▶ [Data entries]:
** BEGIN **

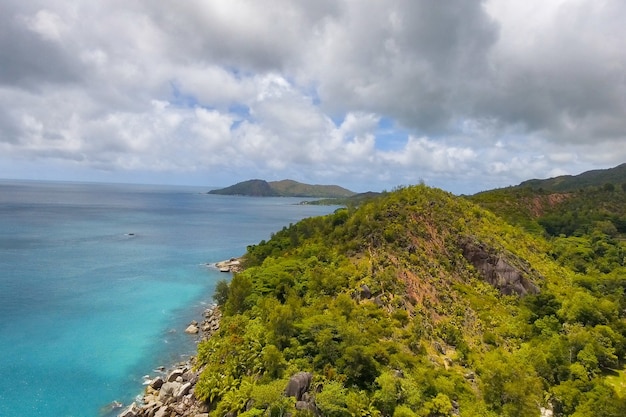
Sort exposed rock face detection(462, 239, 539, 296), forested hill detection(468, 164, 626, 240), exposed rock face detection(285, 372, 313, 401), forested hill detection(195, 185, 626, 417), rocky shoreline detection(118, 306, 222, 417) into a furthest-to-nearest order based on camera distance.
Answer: forested hill detection(468, 164, 626, 240)
exposed rock face detection(462, 239, 539, 296)
rocky shoreline detection(118, 306, 222, 417)
forested hill detection(195, 185, 626, 417)
exposed rock face detection(285, 372, 313, 401)

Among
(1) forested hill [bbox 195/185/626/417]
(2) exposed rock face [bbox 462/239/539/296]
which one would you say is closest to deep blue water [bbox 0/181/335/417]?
(1) forested hill [bbox 195/185/626/417]

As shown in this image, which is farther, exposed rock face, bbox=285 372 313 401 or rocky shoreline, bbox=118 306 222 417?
rocky shoreline, bbox=118 306 222 417

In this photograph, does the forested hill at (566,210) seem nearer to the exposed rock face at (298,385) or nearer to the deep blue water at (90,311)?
the deep blue water at (90,311)

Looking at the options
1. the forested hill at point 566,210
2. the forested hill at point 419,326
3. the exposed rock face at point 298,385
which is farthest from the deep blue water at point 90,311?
the forested hill at point 566,210

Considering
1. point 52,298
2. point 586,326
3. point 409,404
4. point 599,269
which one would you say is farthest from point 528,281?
point 52,298

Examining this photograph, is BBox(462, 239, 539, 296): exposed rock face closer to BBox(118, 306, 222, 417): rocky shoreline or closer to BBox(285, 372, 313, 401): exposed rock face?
BBox(285, 372, 313, 401): exposed rock face

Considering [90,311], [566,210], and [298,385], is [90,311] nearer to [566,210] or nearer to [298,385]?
[298,385]

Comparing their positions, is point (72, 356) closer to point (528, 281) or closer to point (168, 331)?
point (168, 331)
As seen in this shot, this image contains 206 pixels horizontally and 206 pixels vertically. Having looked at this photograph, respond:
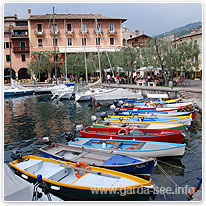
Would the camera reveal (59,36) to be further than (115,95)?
Yes

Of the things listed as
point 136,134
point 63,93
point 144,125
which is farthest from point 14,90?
point 136,134

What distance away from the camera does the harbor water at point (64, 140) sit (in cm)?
785

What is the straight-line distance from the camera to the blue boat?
24.3 feet

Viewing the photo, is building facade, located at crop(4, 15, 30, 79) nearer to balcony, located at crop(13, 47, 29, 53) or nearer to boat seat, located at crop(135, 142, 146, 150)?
balcony, located at crop(13, 47, 29, 53)

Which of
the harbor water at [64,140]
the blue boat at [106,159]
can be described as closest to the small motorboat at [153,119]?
the harbor water at [64,140]

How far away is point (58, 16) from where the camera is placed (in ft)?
165

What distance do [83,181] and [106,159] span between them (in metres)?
1.66

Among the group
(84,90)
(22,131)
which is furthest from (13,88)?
(22,131)

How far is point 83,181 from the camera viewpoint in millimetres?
6668

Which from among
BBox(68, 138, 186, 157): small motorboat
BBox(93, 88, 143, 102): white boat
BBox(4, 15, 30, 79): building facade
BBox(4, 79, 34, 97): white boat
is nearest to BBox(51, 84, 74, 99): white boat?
BBox(93, 88, 143, 102): white boat

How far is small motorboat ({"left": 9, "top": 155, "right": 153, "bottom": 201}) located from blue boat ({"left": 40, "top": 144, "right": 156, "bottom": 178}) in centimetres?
48

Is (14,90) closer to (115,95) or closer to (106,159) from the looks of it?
(115,95)

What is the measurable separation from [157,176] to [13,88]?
33.2m

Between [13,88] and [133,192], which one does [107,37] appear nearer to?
[13,88]
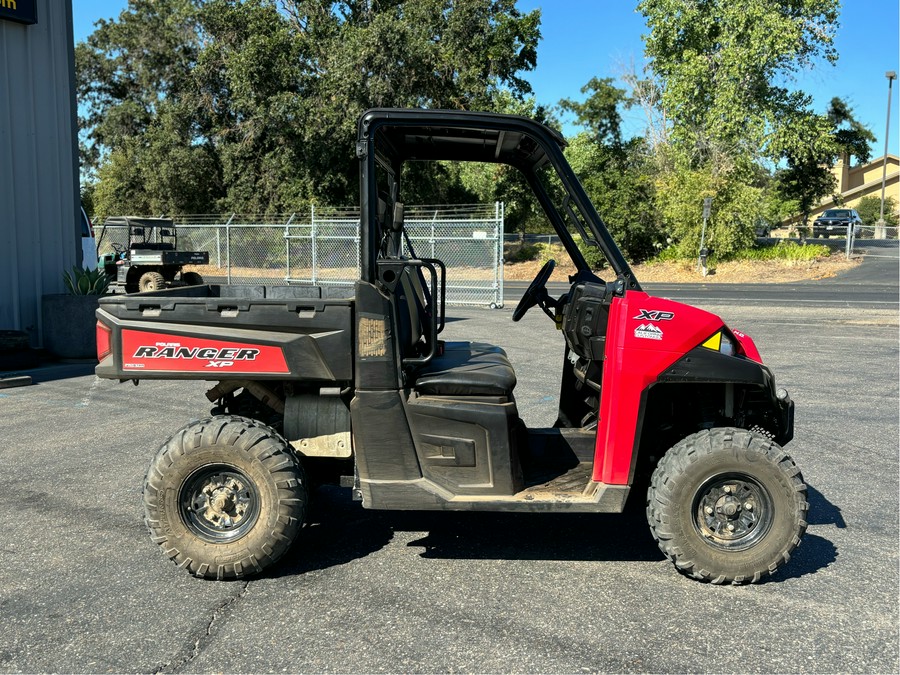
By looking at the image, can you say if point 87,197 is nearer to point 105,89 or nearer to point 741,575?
point 105,89

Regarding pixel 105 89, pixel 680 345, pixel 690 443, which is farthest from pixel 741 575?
pixel 105 89

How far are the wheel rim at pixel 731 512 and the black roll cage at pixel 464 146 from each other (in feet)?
3.52

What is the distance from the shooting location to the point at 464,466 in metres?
3.81

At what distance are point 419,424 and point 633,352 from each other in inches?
43.4

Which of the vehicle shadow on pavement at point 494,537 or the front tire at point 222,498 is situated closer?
the front tire at point 222,498

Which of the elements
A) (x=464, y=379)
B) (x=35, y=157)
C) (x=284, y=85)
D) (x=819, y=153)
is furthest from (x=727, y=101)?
(x=464, y=379)

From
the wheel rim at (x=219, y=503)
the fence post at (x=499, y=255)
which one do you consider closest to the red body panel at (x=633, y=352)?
the wheel rim at (x=219, y=503)

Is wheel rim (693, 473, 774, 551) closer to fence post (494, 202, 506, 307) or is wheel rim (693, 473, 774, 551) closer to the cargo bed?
the cargo bed

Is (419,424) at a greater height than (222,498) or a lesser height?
greater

** END **

▶ [Exercise task]:
Convert all of the records above into a JSON list of strings, with one string for each line and no entries for blank lines. Leave the pictures out of the answer.

▶ [Full output]:
[
  "Sort exposed rock face detection(462, 239, 539, 296), forested hill detection(468, 164, 626, 240), exposed rock face detection(285, 372, 313, 401), forested hill detection(195, 185, 626, 417), rocky shoreline detection(118, 306, 222, 417) into a furthest-to-nearest order based on camera distance.",
  "Answer: forested hill detection(468, 164, 626, 240)",
  "exposed rock face detection(462, 239, 539, 296)",
  "rocky shoreline detection(118, 306, 222, 417)",
  "forested hill detection(195, 185, 626, 417)",
  "exposed rock face detection(285, 372, 313, 401)",
  "Among",
  "(1) forested hill [bbox 195/185/626/417]",
  "(2) exposed rock face [bbox 462/239/539/296]",
  "which one would you say is closest to deep blue water [bbox 0/181/335/417]?",
  "(1) forested hill [bbox 195/185/626/417]",
  "As shown in this image, which is farther, exposed rock face, bbox=285 372 313 401 or rocky shoreline, bbox=118 306 222 417?",
  "rocky shoreline, bbox=118 306 222 417",
  "In this photograph, does the forested hill at (566,210) seem nearer to the exposed rock face at (298,385) or nearer to the deep blue water at (90,311)?",
  "the deep blue water at (90,311)",
  "Looking at the options",
  "1. the forested hill at point 566,210",
  "2. the forested hill at point 419,326",
  "3. the exposed rock face at point 298,385",
  "which is farthest from the deep blue water at point 90,311?",
  "the forested hill at point 566,210",
  "Considering",
  "1. point 52,298",
  "2. point 586,326",
  "3. point 409,404",
  "4. point 599,269",
  "which one would you say is farthest from point 528,281?",
  "point 52,298",
  "Examining this photograph, is BBox(462, 239, 539, 296): exposed rock face closer to BBox(118, 306, 222, 417): rocky shoreline or closer to BBox(285, 372, 313, 401): exposed rock face?",
  "BBox(285, 372, 313, 401): exposed rock face",
  "Considering [90,311], [566,210], and [298,385], is [90,311] nearer to [566,210] or nearer to [298,385]?",
  "[298,385]",
  "Comparing their positions, is point (72, 356) closer to point (528, 281) or closer to point (168, 331)?",
  "point (168, 331)",
  "As seen in this shot, this image contains 206 pixels horizontally and 206 pixels vertically. Having looked at this photograph, respond:",
  "Would the camera reveal (59,36) to be further than (115,95)?",
  "Yes",
  "Of the things listed as",
  "point 136,134",
  "point 63,93",
  "point 144,125",
  "which is farthest from point 14,90?",
  "point 136,134",
  "What distance away from the camera does the harbor water at point (64, 140) sit (in cm)?",
  "785",
  "What is the straight-line distance from the camera to the blue boat?",
  "24.3 feet",
  "Viewing the photo, is building facade, located at crop(4, 15, 30, 79) nearer to balcony, located at crop(13, 47, 29, 53) or nearer to boat seat, located at crop(135, 142, 146, 150)?",
  "balcony, located at crop(13, 47, 29, 53)",
  "Which of",
  "the harbor water at [64,140]",
  "the blue boat at [106,159]",
  "can be described as closest to the small motorboat at [153,119]?",
  "the harbor water at [64,140]",
  "How far away is point (58, 16) from where the camera is placed (in ft)?",
  "165",
  "What distance do [83,181] and [106,159] span between them (in metres)?",
  "1.66",
  "Among the group",
  "(84,90)",
  "(22,131)",
  "which is furthest from (13,88)?",
  "(22,131)",
  "How far is point 83,181 from the camera viewpoint in millimetres?",
  "6668",
  "Which from among",
  "BBox(68, 138, 186, 157): small motorboat",
  "BBox(93, 88, 143, 102): white boat",
  "BBox(4, 15, 30, 79): building facade",
  "BBox(4, 79, 34, 97): white boat",
  "is nearest to BBox(51, 84, 74, 99): white boat?",
  "BBox(93, 88, 143, 102): white boat",
  "How far is small motorboat ({\"left\": 9, \"top\": 155, \"right\": 153, \"bottom\": 201}) located from blue boat ({\"left\": 40, \"top\": 144, \"right\": 156, \"bottom\": 178}) in centimetres?",
  "48",
  "Is (14,90) closer to (115,95) or closer to (106,159) from the looks of it?",
  "(115,95)",
  "What is the measurable separation from [157,176] to [13,88]?",
  "33.2m",
  "Between [13,88] and [133,192], which one does [107,37] appear nearer to?",
  "[13,88]",
  "By looking at the image, can you say if point 87,197 is nearer to point 105,89 or nearer to point 741,575?",
  "point 105,89",
  "Regarding pixel 105 89, pixel 680 345, pixel 690 443, which is farthest from pixel 741 575?",
  "pixel 105 89",
  "How far are the wheel rim at pixel 731 512 and the black roll cage at pixel 464 146 from each other (in feet)?",
  "3.52",
  "What is the distance from the shooting location to the point at 464,466 in metres?",
  "3.81",
  "At what distance are point 419,424 and point 633,352 from each other in inches?",
  "43.4",
  "Which of the vehicle shadow on pavement at point 494,537 or the front tire at point 222,498 is situated closer?",
  "the front tire at point 222,498",
  "Which of the elements",
  "A) (x=464, y=379)",
  "B) (x=35, y=157)",
  "C) (x=284, y=85)",
  "D) (x=819, y=153)",
  "is furthest from (x=727, y=101)?",
  "(x=464, y=379)",
  "From",
  "the wheel rim at (x=219, y=503)",
  "the fence post at (x=499, y=255)",
  "which one do you consider closest to the red body panel at (x=633, y=352)?",
  "the wheel rim at (x=219, y=503)",
  "Is wheel rim (693, 473, 774, 551) closer to fence post (494, 202, 506, 307) or is wheel rim (693, 473, 774, 551) closer to the cargo bed?",
  "the cargo bed",
  "Is (419,424) at a greater height than (222,498) or a lesser height?",
  "greater"
]